(Extracted data entries)
● ● ● ● ●

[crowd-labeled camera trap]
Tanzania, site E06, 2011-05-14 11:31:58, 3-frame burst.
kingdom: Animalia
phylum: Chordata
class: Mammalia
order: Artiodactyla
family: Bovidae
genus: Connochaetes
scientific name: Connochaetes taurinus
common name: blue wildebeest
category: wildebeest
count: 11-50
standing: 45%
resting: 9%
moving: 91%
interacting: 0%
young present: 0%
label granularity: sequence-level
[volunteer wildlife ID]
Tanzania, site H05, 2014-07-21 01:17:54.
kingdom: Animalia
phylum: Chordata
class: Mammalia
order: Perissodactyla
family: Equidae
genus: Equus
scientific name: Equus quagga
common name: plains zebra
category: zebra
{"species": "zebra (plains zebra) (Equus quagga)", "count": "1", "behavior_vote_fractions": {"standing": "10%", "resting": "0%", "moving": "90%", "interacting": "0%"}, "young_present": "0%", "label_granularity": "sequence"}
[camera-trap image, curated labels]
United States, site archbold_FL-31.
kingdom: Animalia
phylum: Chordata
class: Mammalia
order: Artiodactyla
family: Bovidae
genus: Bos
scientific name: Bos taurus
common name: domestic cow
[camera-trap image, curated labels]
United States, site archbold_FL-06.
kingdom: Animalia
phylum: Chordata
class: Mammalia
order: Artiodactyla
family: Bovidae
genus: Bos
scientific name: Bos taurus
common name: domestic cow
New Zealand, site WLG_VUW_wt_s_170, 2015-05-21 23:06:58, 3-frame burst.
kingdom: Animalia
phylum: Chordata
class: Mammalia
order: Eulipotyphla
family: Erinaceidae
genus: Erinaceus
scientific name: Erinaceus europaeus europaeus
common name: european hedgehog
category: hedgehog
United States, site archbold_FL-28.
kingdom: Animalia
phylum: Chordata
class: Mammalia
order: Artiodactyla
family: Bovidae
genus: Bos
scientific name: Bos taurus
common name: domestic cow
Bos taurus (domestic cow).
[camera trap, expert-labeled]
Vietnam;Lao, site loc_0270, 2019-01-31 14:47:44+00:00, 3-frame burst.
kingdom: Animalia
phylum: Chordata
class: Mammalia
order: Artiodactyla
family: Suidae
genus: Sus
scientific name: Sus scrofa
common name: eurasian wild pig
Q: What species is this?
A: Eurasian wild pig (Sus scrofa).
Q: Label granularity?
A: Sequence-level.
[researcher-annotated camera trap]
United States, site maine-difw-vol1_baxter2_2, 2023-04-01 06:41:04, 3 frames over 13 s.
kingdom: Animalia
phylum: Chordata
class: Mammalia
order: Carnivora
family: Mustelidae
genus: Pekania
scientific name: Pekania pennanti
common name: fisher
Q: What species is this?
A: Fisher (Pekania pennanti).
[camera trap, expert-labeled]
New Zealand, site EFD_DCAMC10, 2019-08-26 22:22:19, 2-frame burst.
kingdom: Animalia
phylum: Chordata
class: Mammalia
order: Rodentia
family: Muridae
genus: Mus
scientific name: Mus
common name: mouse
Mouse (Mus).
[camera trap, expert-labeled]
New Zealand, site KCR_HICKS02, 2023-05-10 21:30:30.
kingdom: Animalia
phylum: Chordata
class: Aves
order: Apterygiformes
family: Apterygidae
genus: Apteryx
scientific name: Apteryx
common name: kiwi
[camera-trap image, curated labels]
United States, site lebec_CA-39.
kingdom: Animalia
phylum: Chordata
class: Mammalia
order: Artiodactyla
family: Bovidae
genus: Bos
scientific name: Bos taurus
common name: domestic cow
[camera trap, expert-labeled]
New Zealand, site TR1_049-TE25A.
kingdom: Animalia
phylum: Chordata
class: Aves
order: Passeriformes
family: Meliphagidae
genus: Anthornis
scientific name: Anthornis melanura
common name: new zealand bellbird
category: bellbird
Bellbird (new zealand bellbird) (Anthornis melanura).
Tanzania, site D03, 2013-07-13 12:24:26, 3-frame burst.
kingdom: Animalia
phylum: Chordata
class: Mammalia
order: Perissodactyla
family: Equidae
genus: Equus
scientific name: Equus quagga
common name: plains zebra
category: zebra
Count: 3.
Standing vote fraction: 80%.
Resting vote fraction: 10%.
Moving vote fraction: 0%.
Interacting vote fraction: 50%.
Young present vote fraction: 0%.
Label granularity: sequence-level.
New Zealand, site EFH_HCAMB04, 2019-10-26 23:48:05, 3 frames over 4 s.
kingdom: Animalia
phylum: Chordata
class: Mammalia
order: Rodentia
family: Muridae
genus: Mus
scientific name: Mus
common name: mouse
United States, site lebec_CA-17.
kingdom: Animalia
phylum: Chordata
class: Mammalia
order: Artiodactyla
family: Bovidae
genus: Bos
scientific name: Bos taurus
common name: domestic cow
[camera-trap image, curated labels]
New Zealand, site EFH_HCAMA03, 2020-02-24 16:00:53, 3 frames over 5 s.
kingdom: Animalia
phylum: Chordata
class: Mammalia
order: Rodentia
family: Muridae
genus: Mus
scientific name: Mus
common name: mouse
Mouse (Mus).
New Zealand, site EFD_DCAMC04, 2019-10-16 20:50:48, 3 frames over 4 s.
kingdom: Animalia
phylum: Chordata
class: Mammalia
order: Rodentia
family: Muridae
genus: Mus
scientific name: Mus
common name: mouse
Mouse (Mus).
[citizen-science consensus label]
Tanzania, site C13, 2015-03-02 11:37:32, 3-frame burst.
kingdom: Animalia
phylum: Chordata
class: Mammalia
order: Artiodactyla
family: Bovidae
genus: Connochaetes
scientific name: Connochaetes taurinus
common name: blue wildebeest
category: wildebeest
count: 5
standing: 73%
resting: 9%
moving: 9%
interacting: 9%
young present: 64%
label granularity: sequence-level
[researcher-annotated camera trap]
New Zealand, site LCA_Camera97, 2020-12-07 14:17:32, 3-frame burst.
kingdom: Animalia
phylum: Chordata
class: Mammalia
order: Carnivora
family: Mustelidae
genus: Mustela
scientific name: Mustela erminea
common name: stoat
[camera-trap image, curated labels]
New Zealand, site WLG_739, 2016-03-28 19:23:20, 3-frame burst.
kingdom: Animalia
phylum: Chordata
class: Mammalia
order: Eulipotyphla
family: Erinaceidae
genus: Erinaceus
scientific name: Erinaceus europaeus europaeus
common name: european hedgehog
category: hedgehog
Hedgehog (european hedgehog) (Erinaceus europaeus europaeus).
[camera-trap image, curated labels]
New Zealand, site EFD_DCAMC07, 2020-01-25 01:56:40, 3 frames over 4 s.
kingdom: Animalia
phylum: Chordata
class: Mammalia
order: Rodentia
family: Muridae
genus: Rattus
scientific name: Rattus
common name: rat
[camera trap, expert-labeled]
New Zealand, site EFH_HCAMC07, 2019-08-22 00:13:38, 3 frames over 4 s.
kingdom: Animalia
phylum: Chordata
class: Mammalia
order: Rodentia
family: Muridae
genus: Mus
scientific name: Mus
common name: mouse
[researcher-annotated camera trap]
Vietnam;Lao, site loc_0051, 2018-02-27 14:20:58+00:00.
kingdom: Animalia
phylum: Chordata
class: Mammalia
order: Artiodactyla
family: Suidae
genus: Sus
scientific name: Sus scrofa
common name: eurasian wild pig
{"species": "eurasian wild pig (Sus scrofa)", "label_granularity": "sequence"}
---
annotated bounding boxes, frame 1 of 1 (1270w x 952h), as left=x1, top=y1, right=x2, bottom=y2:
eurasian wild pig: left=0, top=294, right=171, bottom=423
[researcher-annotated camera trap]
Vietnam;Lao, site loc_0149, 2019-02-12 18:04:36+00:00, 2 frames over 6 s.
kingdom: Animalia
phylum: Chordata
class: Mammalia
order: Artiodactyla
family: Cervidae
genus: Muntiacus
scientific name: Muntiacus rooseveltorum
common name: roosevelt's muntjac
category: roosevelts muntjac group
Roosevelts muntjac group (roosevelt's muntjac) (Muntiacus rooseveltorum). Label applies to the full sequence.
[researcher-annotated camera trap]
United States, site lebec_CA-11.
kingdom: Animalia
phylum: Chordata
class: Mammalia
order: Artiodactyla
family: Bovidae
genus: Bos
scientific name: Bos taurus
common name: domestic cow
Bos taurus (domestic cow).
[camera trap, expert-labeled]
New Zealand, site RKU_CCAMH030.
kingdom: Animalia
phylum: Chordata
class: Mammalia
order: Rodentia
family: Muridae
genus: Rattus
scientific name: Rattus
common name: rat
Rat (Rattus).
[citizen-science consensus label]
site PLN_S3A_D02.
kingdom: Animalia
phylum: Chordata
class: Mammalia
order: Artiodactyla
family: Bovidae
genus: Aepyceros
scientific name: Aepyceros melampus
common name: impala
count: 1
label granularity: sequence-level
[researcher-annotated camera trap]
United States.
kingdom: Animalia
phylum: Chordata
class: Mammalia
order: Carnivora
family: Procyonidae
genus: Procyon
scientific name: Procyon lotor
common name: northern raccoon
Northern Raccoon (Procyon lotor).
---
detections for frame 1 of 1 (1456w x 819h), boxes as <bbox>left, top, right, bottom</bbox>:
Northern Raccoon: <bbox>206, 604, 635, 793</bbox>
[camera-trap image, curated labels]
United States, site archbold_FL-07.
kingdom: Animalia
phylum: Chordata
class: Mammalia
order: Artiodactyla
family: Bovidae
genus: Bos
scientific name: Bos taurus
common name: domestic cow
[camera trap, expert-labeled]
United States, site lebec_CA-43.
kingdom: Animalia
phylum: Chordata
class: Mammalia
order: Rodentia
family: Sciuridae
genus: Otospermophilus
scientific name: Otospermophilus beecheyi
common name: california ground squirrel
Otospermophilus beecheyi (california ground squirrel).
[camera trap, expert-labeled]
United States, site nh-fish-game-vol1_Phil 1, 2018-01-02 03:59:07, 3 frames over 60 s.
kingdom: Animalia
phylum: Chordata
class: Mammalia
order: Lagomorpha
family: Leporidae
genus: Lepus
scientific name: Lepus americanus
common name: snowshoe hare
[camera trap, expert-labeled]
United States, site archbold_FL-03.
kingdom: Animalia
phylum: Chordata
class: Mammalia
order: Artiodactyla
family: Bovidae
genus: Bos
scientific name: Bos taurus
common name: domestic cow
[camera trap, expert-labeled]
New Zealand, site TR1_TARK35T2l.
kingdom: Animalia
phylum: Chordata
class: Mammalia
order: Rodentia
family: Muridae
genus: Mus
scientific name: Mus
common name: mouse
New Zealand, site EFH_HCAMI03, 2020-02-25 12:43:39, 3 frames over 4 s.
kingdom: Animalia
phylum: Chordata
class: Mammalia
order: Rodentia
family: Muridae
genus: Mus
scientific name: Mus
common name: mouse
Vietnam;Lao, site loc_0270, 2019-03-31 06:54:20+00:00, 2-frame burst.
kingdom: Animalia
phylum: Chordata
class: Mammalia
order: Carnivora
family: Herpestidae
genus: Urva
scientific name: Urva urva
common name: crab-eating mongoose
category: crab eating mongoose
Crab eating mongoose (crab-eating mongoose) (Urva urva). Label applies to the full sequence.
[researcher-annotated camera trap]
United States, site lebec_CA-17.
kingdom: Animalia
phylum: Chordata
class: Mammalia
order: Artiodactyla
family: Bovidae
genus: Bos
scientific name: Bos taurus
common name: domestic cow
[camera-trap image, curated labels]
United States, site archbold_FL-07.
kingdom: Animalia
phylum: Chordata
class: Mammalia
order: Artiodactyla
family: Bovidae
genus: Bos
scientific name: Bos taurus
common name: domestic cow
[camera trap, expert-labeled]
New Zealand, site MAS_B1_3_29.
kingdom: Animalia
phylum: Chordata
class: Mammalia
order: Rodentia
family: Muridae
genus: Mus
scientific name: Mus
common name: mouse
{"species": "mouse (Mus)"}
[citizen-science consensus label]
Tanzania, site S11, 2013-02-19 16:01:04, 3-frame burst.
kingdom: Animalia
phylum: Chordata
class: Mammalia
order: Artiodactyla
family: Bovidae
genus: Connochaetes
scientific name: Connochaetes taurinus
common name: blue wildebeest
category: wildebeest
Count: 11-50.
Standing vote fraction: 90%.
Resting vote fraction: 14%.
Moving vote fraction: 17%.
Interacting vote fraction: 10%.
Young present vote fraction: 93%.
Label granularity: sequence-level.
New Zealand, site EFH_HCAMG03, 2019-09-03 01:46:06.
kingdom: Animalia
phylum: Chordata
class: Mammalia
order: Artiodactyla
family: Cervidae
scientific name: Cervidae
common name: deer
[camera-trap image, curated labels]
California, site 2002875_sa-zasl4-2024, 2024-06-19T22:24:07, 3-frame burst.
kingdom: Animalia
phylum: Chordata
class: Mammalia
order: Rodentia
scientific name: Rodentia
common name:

● ● ● ● ●

What needs to be done: Tell how many lines in the data hold the string "species", giving the number by itself.

Answer to this problem: 5